Task to complete: Line by line, repeat the material below exactly and leave the images out.

Data segment:
▬▬▬

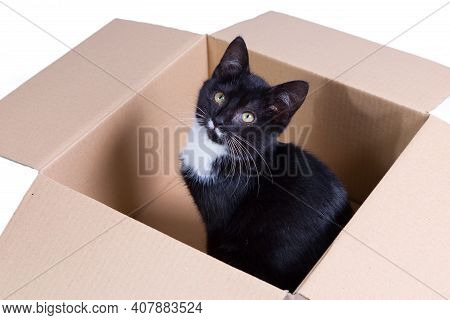 A Cute Three Month Old Black Tuxedo Kitten In A Cardboard Box Looking Up In An Innocent Way.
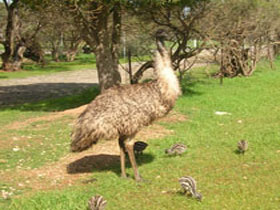 Minlaton Fauna Park - Accommodation Coffs Harbour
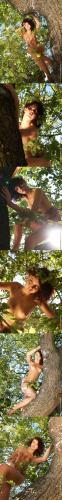 PureBeautyMag_PBM__-_2005-06-25_-_#s86490_-_Jitka_Branich_-_Missy_-_2560px.zip-jk- PureBeautyMag PBM  - 2005-06-27 - #s88382 - Jitka Branich - Forest Faerie - 2560px
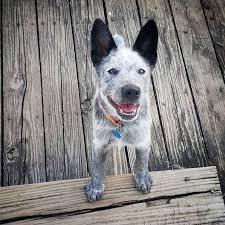 gewicht australian shepherd 7 monate 128 best dogs images on pinterest animals australian cattle dog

▬▬▬

Written answer:
 A Cute Three Month Old Black Tuxedo Kitten In A Cardboard Box Looking Up In An Innocent Way.
 Minlaton Fauna Park - Accommodation Coffs Harbour
 PureBeautyMag_PBM__-_2005-06-25_-_#s86490_-_Jitka_Branich_-_Missy_-_2560px.zip-jk- PureBeautyMag PBM  - 2005-06-27 - #s88382 - Jitka Branich - Forest Faerie - 2560px
 gewicht australian shepherd 7 monate 128 best dogs images on pinterest animals australian cattle dog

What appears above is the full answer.